DICOM anonymization
It is now possible to easily remove personal identifying information from the headers of DICOM images as well as those data which are burned on the DICOM images by using the PDLP DICOM Anonymization feature. Among the information that can be removed from DICOM files are the data related to the patient, the data related to the examination, as well as the data that relates to the physicians who have been involved in the process of generating the DICOM files.
Enabling DICOM anonymization
Policies > Workflow rules > Workflow name > Proactive DLP > DICOM anonymization
There are two options available when it comes to DICOM anonymization:
- In order to anonymize only the DICOM header, you will have to uncheck the "Remove burned-in annotations" option when setting up the DICOM anonymization feature
- To remove the burned-in PHI/PII from the DICOM images, you will need to make sure that the "Remove burnt-in annotations" box is checked.
Having set up the DICOM Anonymization, you can drop the DICOM file into your PDLP. Once the DICOM file has been dropped, PDLP will anonymize the file and you can download the anonymized version of the DICOM file at the end.

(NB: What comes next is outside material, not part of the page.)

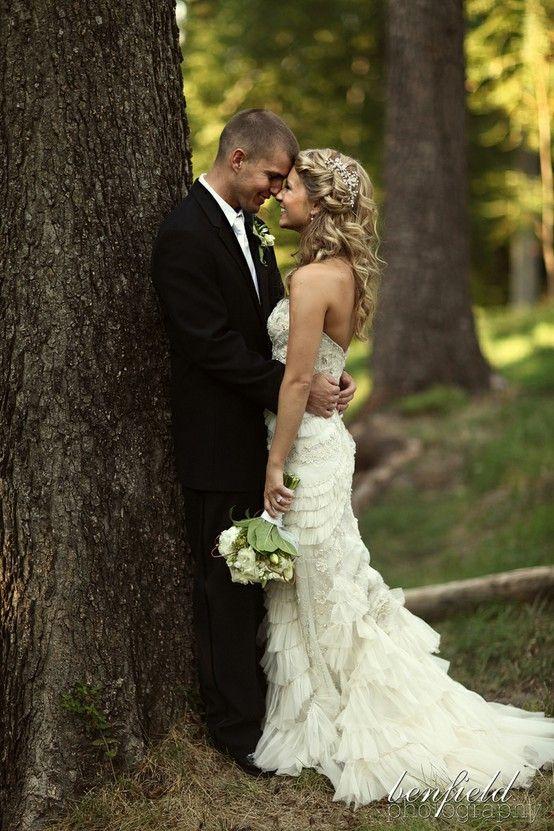 love this hair; love this dress too!: Wedding Dressses, Wedding Hair, Photo Ideas, Bridal Hairstyles, Wedding Photo, Bride, Wedding Pictures, The Dresses, Cute Pictures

DICOM header metadata anonymization
To anonymize DICOM headers, we follow the DICOM standards so that we can be certain that all PII and PHI are anonymized according to the regulation's guidelines. In the following table you will find a list of the different actions we apply to different tag groups:
| Groups | Actions |
|---|---|
| D_TAGS | Replace with a non-zero length value that may be a dummy value |
| Z_TAGS | Replace with a zero length value, or a non-zero length value that may be a dummy value |
| X_TAGS | Completely remove the tag |
| U_TAGS | Replace all UID's random ones. Same UID will have the same replaced value |
| Z___D___TAGS | Replace with a non-zero length value that may be a dummy value |
| X___Z___TAGS | Replace with a zero length value, or a non-zero length value that may be a dummy value |
| X___D___TAGS | Replace with a non-zero length value that may be a dummy value |
| X_Z___D___TAGS | Replace with a non-zero length value that may be a dummy value |
| X_Z___U___STAR___TAGS | If it's a UID, then all numbers are randomly replaced. Else, replace with a zero length value, or a non-zero length value that may be a dummy value |
Table reference:
From MD core above 5.3.0 you can see what tags anonymized in the header of a DICOM file at the result pages. For MD core version less than 5.3.0 the DICOM Anonymization will perform the task and anonymize the file however we will not show anything in the result page.
MDCore > 5.3.0
MDCore < 5.3.0
DICOM image anonymization
Additionally, we are also capable of redacting (removing) sensitive content from DICOM images. With the powerful AI-based identification engine that has been added to the OPSWAT PDLP, we have been able to identify and redact the PII and PHI that is burned onto the medical images.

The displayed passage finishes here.